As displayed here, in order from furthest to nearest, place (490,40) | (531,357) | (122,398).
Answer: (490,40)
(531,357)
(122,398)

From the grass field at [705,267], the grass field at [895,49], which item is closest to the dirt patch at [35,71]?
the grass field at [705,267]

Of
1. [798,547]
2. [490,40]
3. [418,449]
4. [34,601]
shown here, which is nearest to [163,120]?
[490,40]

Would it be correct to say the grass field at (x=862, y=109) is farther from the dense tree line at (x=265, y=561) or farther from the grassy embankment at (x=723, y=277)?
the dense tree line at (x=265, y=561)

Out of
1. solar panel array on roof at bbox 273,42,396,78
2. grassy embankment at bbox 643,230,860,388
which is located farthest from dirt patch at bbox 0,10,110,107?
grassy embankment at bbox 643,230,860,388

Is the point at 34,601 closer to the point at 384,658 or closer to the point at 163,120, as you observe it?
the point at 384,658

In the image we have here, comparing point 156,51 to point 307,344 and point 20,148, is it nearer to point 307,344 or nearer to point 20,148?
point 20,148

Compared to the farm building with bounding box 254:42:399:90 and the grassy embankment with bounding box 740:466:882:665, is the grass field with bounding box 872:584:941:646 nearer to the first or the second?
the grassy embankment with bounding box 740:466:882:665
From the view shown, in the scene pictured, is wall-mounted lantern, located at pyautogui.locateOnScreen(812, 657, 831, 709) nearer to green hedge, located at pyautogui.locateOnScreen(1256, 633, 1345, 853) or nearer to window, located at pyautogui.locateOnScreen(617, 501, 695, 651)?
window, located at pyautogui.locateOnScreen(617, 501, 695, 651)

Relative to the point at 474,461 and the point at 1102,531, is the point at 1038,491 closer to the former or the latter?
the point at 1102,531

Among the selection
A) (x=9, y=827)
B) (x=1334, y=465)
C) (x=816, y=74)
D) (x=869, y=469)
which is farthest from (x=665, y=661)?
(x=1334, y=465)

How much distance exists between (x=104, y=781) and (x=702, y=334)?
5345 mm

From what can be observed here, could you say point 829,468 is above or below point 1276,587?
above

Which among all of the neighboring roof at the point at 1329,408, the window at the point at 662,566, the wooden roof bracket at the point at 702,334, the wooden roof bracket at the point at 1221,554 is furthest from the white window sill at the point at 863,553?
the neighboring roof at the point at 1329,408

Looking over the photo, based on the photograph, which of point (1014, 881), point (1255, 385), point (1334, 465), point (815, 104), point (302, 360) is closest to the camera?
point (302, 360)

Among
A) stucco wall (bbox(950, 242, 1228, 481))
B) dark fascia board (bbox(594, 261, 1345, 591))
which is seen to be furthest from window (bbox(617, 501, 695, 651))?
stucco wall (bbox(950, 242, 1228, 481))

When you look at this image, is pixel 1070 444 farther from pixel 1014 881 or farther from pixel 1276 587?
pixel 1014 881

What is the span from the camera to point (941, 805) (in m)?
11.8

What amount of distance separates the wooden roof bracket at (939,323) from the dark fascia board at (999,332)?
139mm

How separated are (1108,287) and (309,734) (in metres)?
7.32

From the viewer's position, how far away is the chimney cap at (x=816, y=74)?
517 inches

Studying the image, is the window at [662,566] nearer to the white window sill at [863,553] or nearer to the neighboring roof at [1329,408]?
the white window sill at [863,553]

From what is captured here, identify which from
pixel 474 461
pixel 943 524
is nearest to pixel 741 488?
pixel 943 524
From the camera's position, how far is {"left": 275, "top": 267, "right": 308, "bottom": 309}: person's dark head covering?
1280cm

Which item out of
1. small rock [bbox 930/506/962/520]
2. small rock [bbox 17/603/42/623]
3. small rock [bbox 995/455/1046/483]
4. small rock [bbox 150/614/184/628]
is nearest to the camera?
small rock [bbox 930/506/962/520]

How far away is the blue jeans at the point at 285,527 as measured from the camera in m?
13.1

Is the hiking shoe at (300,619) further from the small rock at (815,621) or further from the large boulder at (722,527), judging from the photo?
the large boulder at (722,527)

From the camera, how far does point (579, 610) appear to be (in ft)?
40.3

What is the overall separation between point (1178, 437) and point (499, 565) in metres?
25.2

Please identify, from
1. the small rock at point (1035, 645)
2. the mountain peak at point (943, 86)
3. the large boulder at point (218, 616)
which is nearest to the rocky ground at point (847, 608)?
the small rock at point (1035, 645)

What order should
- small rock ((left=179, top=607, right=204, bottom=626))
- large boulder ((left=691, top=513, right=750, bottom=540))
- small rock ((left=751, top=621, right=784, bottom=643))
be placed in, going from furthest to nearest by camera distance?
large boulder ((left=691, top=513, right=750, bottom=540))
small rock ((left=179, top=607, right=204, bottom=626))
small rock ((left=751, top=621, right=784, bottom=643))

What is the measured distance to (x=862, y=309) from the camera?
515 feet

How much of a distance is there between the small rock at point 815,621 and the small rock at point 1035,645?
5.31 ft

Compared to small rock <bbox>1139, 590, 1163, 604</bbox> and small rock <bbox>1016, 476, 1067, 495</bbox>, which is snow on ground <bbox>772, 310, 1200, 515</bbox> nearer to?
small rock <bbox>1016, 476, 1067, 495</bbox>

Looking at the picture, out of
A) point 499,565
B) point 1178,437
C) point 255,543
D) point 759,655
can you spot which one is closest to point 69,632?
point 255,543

CHALLENGE:
Recast the data from the line containing "Compared to small" through the last line of the data as a numbered list, leaving out blank lines.

COMPLETE OUTPUT:
1. Compared to small rock <bbox>1139, 590, 1163, 604</bbox> and small rock <bbox>1016, 476, 1067, 495</bbox>, which is snow on ground <bbox>772, 310, 1200, 515</bbox> nearer to?
2. small rock <bbox>1016, 476, 1067, 495</bbox>
3. Looking at the picture, out of
4. A) point 499,565
5. B) point 1178,437
6. C) point 255,543
7. D) point 759,655
8. can you spot which one is closest to point 69,632?
9. point 255,543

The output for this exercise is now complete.